(Christopher Nolan’ın ‘Inception’ filmini izlemeden de okuyabilirsiniz belki ama, izleseniz daha iyi olabilir…)
“Nihan, şimdi beni çok iyi dinle. Buradan kurtulmamızın tek bir yolu var. Bilgisayarındaki, kasandaki tüm bilgiler ellerinde. Her an nerede olduğunu öğrenebilirler. Bunlar çok güçlü adamlar. Seni her yerde bulurlar.
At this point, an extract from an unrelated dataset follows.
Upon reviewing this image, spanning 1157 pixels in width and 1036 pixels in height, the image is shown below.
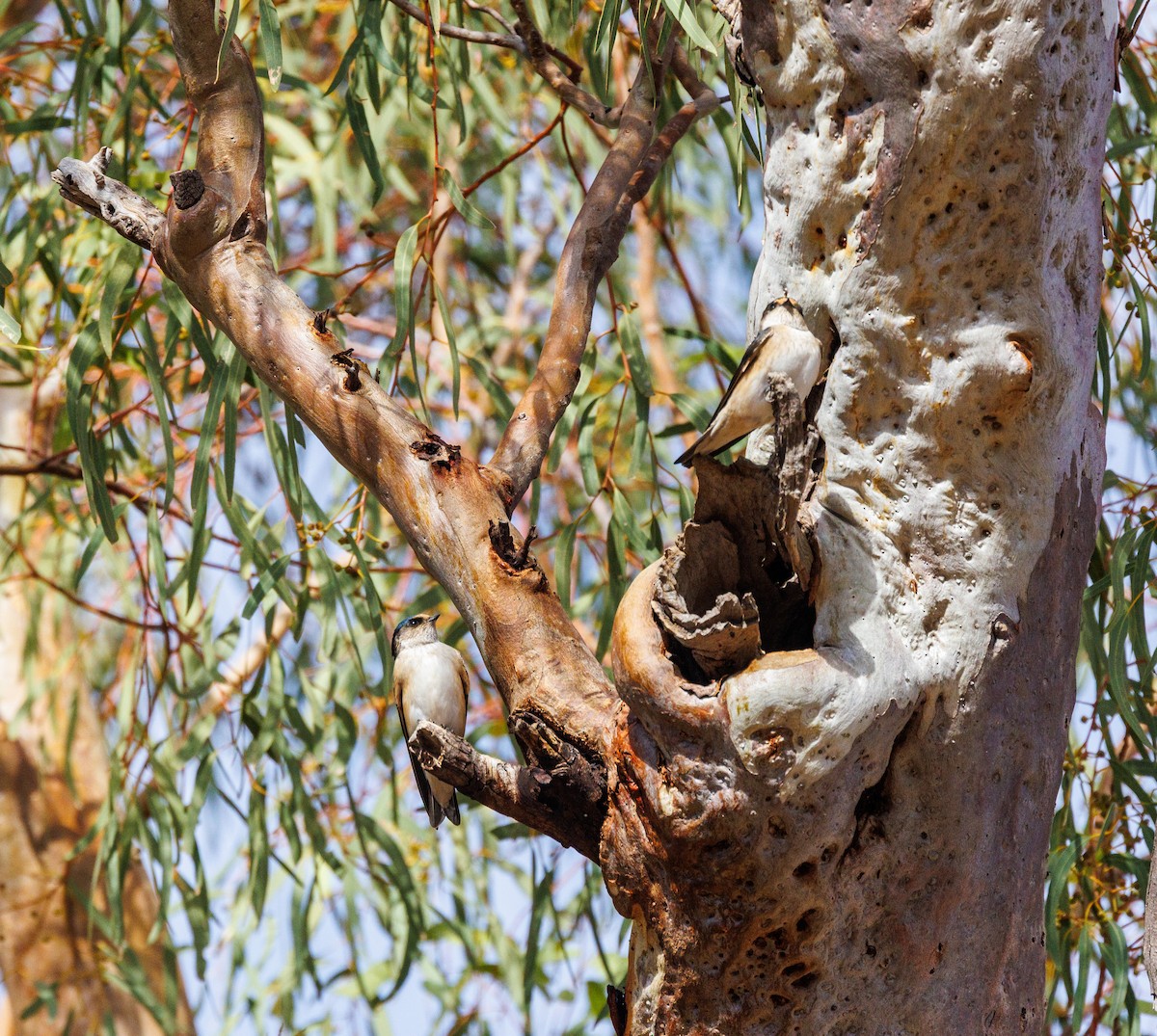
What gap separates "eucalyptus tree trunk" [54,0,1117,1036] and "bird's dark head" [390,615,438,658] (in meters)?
1.15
Bulduklarında da öldürürler. Şimdi o sinemaya kadar koşmamız gerekiyor!”
“Sen de kimsin?!”
“İsmim Saito. Ama bunun önemi yok. O sinemaya ulaşmalıyız!”
Hayatımda gördüğüm en çekici Japon olabilirdi. Ama bu adam kimdi? Neden onunla birlikte bilmediğim bu sokakta bir sinemaya doğru koşmam gerekiyordu? Peşimdeki adamlar da nereden çıkmıştı? Bu saçma sapan oyuna ayak uyduracak değildim!
“Ne sineması ya? Buraya nasıl geldim ben? Adamlar beni her durumda bulacaksa, neden kaçıyoruz? Duralım da öldürsünler madem!”
“Hayır! Burada ölemezsin! Burada ölmemelisin. İnan bana, Limbo’da bulunmak istemezsin. Beni anladın mı?”
“Hayır! Anlamadım!”
Kolumdan tutup beni hızla sokağa doğru çekti. Kurtulmamın imkanı yoktu. Saito ile birlikte koşuyordum. Gideceğimiz sinema her neresiyse, sorularımın cevapları orada olmalıydı. Öyleyse o sinemaya ulaşmalıydım. Var gücümle koşmaya devam ettim. Sinema bir anda tek gerçeğim olmuştu.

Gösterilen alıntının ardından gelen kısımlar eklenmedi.